Commit c1af5a3935025f486156cdfe3b006700e73f0a49

Carlos Martín Nieto 2011-08-06T00:35:20

Implement cooperative caching When indexing a file with ref deltas, a temporary cache for the offsets has to be built, as we don't have an index file yet. If the user takes the responsiblity for filling the cache, the packing code will look there first when it finds a ref delta. Signed-off-by: Carlos Martín Nieto <carlos@cmartin.tk>

diff --git a/src/indexer.c b/src/indexer.c
index b874a35..0ab54f7 100644
--- a/src/indexer.c
+++ b/src/indexer.c
@@ -79,7 +79,7 @@ static int parse_header(git_indexer *idx)
 	return GIT_SUCCESS;
 }
 
-int objects_cmp(const void *a, const void *b)
+static int objects_cmp(const void *a, const void *b)
 {
 	const struct entry *entrya = a;
 	const struct entry *entryb = b;
@@ -87,6 +87,15 @@ int objects_cmp(const void *a, const void *b)
 	return git_oid_cmp(&entrya->oid, &entryb->oid);
 }
 
+static int cache_cmp(const void *a, const void *b)
+{
+	const struct git_pack_entry *ea = a;
+	const struct git_pack_entry *eb = b;
+
+	return git_oid_cmp(&ea->sha1, &eb->sha1);
+}
+
+
 int git_indexer_new(git_indexer **out, const char *packname)
 {
 	git_indexer *idx;
@@ -139,10 +148,14 @@ int git_indexer_new(git_indexer **out, const char *packname)
 
 	idx->nr_objects = ntohl(idx->hdr.hdr_entries);
 
+	error = git_vector_init(&idx->pack->cache, idx->nr_objects, cache_cmp);
+	if (error < GIT_SUCCESS)
+		goto cleanup;
+
+	idx->pack->has_cache = 1;
 	error = git_vector_init(&idx->objects, idx->nr_objects, objects_cmp);
-	if (error < GIT_SUCCESS) {
+	if (error < GIT_SUCCESS)
 		goto cleanup;
-	}
 
 	*out = idx;
 
@@ -250,6 +263,7 @@ int git_indexer_write(git_indexer *idx)

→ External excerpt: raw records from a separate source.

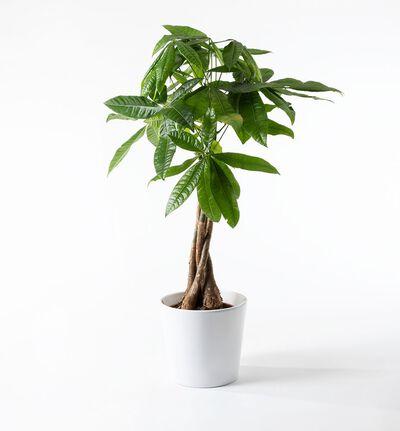 Pachira med flettet stamme i hvit potte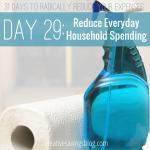 Day 29: Reduce Everyday Household Spending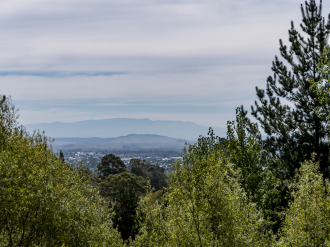 Havelock North Properties For Sale Havelock North, Hastings: Birdsong, Trees, Views, Space and Privacy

 	/* Write out the packfile trailer */
 
 	packfile_hash = git_mwindow_open(&idx->pack->mwf, &w, idx->st.st_size - GIT_OID_RAWSZ, GIT_OID_RAWSZ, &left);
+	git_mwindow_close(&w);
 	if (packfile_hash == NULL) {
 		error = git__rethrow(GIT_ENOMEM, "Failed to open window to packfile hash");
 		goto cleanup;
@@ -276,6 +290,7 @@ int git_indexer_write(git_indexer *idx)

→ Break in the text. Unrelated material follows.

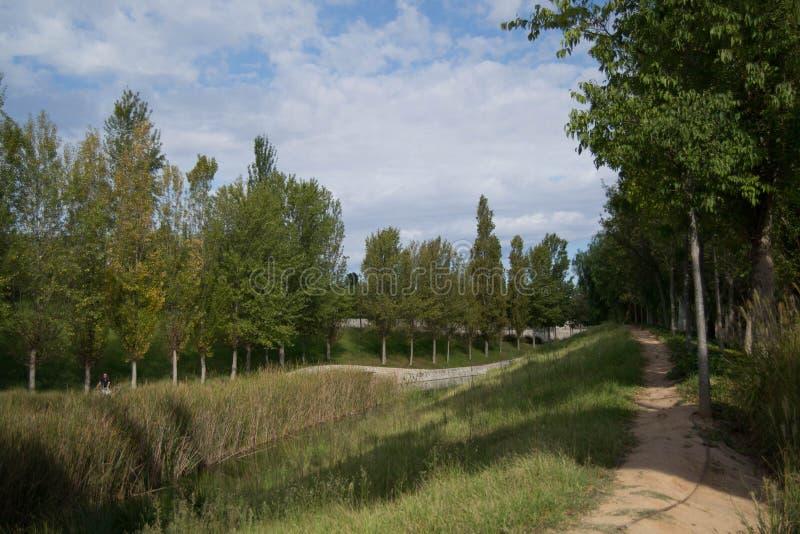 Μια ευθεία πορεία που ακολουθεί στοκ φωτογραφία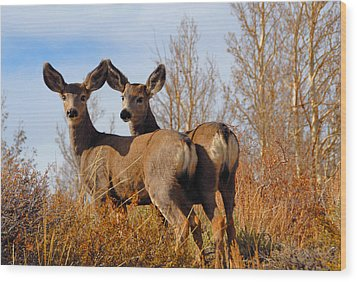 Nature's Gentle Beauties Wood Print by Lynn Bauer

 	error = git_filebuf_commit_at(&idx->file, filename);
 
 cleanup:
+	git_mwindow_free_all(&idx->pack->mwf);
 	if (error < GIT_SUCCESS)
 		git_filebuf_cleanup(&idx->file);
 
@@ -303,6 +318,7 @@ int git_indexer_run(git_indexer *idx, git_indexer_stats *stats)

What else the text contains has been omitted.